[START Text shown]

Simon Calder’s Travel

British Airways started flying 50 years ago this month. The state-owned airline was formed from an amalgamation of BEA, BOAC, Cambrian and Northeast. Its main base, then as now, was London Heathrow. BA is declining to comment on its half-centenary, so we have compiled a timeline on the airline’s behalf.

The aviation industry in 1974 was basically a cosy cartel, with high-cost airlines charging astronomical fares. Over the decades, much has changed in aviation, with fares plummeting, options blossoming and safety increasing to an extraordinary level.

The British Airways route network was very different, as airline industry executive Jonathan Hinkles discovered from the first-ever BA timetable.

“In 1974 the ‘world’s favourite airline’ actually did fly around the world, although it probably wasn’t a hugely economic exercise to do so, even then,” he says. “Three times a week, the BA591 westabout VC10 set off from Heathrow via New York JFK, Los Angeles, Honolulu, Nadi and Sydney to Melbourne. Another VC10 set off eastabout to Melbourne – typically via Frankfurt, Doha, Calcutta and Singapore. Some excursion: the VC10 which left London at 1pm on Tuesday would arrive back at Heathrow from this epic trip at 9.50pm on Friday evening.”

Much else has changed over five decades. These are the key events.

[END Text shown]
[START Supplied data]

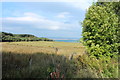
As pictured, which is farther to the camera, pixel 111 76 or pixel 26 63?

[END Supplied data]

Problems to solve:
#1 Answer these questions from the British Airways anniversary text:
(a) Which airlines were amalgamated to form British Airways?
(b) Who found out about the old route network from the first-ever BA timetable?
(c) At what time did the VC10 that left London at 1pm on Tuesday arrive back at Heathrow?
#2 Write what follows the final sentence of the British Airways anniversary text.

Answers given:
#1
(a) BEA, BOAC, Cambrian and Northeast.
(b) Jonathan Hinkles, an airline industry executive.
(c) At 9.50pm on Friday evening.

#2
1975 (12 January): BA launches a new “Shuttle” from Heathrow to Glasgow. Passengers can just turn up, board the plane up to 10 minutes before departure, and buy a ticket on board. If no seats are available, a standby aircraft will be deployed – sometimes for a single passenger.

The Shuttle is later expanded to Manchester, Edinburgh and Belfast.

1976 (21 January): Concorde enters service with British Airways, flying from Heathrow to Bahrain. Passengers are provided with complementary cigars. The main target, New York JFK, is off-limits because of concerns about noise.

1976 (24 May): Concorde flies to Washington DC.

1977 (July): Piccadilly Line on the London Underground extended to Heathrow; the Queen conducts the official opening in December that year.

1977 (22 November): Concorde starts flying to New York JFK, which would become its principal route for the next 26 years.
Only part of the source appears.